Anna Przybylska pokazuje piersi w komedii Bilet na Księżyc
Czy w każdej jej roli jest golizna?
Anna Przybylska narzeka na natrętnych paparazzich ale nawet bez ich aktywności byłoby co oglądać w sieci, bo aktorka pokazuje wiele zupełnie otwarcie.
Widzieliśmy ją nago już w tylu filmach, że niemal normą jest rola Anny z golizną wpisaną w scenariusz.
Co ciekawe, piersi gwiazdy bardzo wyładniały. Można powiedzieć, że po każdej ciąży i karmieniu piersią są coraz pełniejsze i bardziej jędrne. Wbrew naturze? Na pewno nie wbrew dzisiejszym możliwościom.
Przybylska nigdy nie potwierdziła, że poprawiała biust, ale w rozmowie z magazynem Cosmopolitan postawiła sprawę dość jasno:
– Absolutnie nie mam zastrzeżeń! Przecież mamy XXI wiek!! Sobie robię i za swoje, więc kogo to obchodzi? Jeśli ja się z tym dobrze czuję, to nikomu nic do tego!

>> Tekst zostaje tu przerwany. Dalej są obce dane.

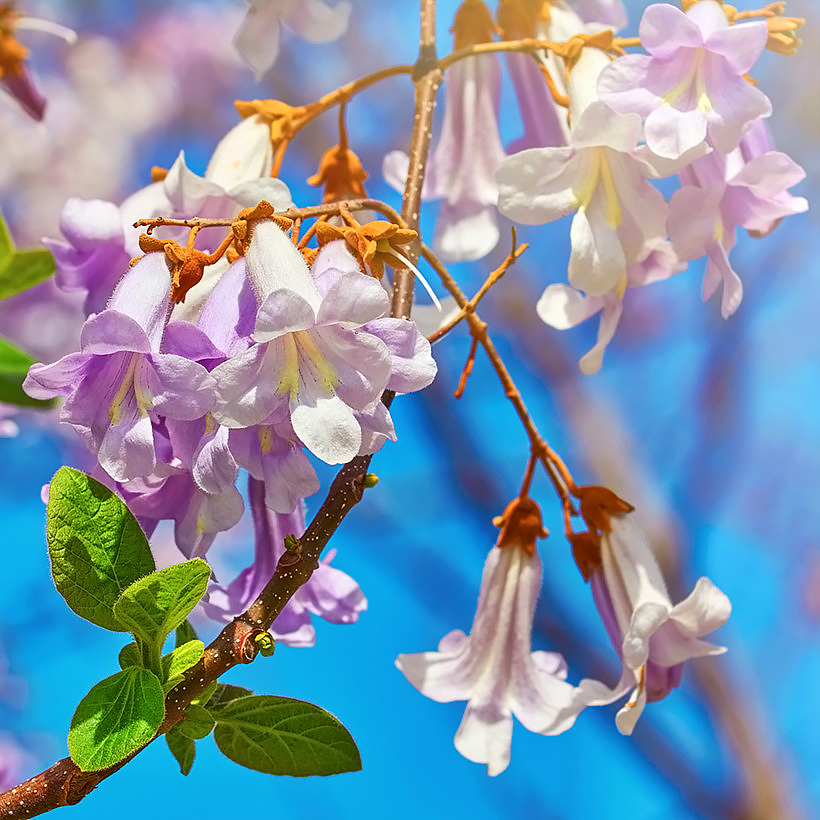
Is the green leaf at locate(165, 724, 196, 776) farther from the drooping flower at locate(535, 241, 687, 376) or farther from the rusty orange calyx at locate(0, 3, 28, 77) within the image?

Może gdyby Anna schowała biust pod koszulką, ludzie przestaliby się emocjonować tymi dwoma przemiotami wielkiego zainteresowania…
W nowej produkcji Jacka Bromskiego Przybylska znowu pokazuje piersi. W komedii Bilet na Księżyc wcieliła się w striptizerkę. Jak wypadła? Na razie widzimy, jak wypadł jej biust: rewelacyjnie.